**What to work on:**
1. Answer from the excerpt on when art becomes art:
(a) According to Weschler, art starts being art as opposed to being what?
(b) Which painter does Weschler say will come thirty years later?
(c) Who asks where this picture sits in the genre of pictures of galleries?
2. From the excerpt on when art becomes art, output the passage between "When art becomes" and "than a person.", inclusive.

When art becomes art – Excerpt from A Mysterious Masterpiece

michaeljohn Allegory, Art-Science, Paintings Leave a Comment

WESCHLER: Taking it one step further, I would also argue that this is the moment when art starts being art as opposed to being science. For all of your claims that the old man and the woman should be read principally iconographically — that they represent this or they represent that and so forth — there are times when a cigar is only a cigar, and there is something quite moving about that girl asleep on the lap of that old man—something crying out to be seen not just as a symbol, but as a relationship between two human beings. Thirty years from here you’ll be getting Vermeer with his insistence on the substantive presence of the sitter as a person and not as a genre and not as a symbol, not as a puzzle — not as anything other than a person.
And I think that’s already beginning to happen in a time like this.

Allegorical figures, detail from Linder Gallery

Allegorical figures, detail from Linder Gallery

GORMAN: So where does this picture sit in the genre of pictures of galleries?

[Dataset excerpt]
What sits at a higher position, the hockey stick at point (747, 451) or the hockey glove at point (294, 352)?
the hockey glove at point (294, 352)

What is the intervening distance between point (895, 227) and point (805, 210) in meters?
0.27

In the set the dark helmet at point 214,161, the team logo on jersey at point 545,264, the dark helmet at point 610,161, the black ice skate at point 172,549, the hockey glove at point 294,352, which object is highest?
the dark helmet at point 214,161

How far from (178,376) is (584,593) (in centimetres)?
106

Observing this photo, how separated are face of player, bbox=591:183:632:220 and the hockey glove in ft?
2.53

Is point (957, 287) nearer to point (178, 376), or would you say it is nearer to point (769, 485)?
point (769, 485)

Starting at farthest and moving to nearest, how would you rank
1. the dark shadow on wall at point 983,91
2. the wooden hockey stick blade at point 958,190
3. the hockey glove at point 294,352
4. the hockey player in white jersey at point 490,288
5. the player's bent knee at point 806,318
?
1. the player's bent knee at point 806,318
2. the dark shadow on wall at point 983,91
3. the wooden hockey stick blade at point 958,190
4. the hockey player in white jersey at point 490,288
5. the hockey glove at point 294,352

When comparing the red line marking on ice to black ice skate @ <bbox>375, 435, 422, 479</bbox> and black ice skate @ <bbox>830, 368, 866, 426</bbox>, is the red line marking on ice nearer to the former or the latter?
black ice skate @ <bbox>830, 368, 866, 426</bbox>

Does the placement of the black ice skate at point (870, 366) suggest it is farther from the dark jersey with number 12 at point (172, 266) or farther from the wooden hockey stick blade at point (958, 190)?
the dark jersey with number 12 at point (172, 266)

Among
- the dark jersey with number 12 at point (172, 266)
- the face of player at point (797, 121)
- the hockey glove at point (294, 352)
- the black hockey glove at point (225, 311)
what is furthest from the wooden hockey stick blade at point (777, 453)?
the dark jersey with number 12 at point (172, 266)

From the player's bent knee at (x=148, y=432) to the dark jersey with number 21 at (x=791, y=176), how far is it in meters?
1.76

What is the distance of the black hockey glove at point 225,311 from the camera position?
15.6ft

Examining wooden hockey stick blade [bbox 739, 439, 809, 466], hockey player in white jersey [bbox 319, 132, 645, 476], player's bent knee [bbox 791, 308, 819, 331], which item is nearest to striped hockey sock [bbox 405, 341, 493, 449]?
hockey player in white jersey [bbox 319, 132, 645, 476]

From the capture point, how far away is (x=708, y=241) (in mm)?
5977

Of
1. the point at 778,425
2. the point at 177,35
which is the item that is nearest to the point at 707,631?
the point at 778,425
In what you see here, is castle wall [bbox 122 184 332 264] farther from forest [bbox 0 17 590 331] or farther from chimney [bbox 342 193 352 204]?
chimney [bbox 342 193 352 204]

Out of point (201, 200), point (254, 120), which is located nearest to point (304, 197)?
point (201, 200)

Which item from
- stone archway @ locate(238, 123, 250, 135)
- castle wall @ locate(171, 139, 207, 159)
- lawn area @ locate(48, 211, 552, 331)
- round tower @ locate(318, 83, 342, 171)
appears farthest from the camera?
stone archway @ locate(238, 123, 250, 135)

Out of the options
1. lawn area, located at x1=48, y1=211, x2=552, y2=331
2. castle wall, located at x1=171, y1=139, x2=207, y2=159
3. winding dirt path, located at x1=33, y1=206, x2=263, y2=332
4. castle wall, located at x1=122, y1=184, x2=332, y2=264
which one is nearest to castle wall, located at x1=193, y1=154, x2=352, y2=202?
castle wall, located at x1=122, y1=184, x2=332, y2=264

**Results of the tasks:**
1.
(a) Science
(b) Vermeer
(c) Gorman

2.
When art becomes art – Excerpt from A Mysterious Masterpiece

michaeljohn Allegory, Art-Science, Paintings Leave a Comment

WESCHLER: Taking it one step further, I would also argue that this is the moment when art starts being art as opposed to being science. For all of your claims that the old man and the woman should be read principally iconographically — that they represent this or they represent that and so forth — there are times when a cigar is only a cigar, and there is something quite moving about that girl asleep on the lap of that old man—something crying out to be seen not just as a symbol, but as a relationship between two human beings. Thirty years from here you’ll be getting Vermeer with his insistence on the substantive presence of the sitter as a person and not as a genre and not as a symbol, not as a puzzle — not as anything other than a person.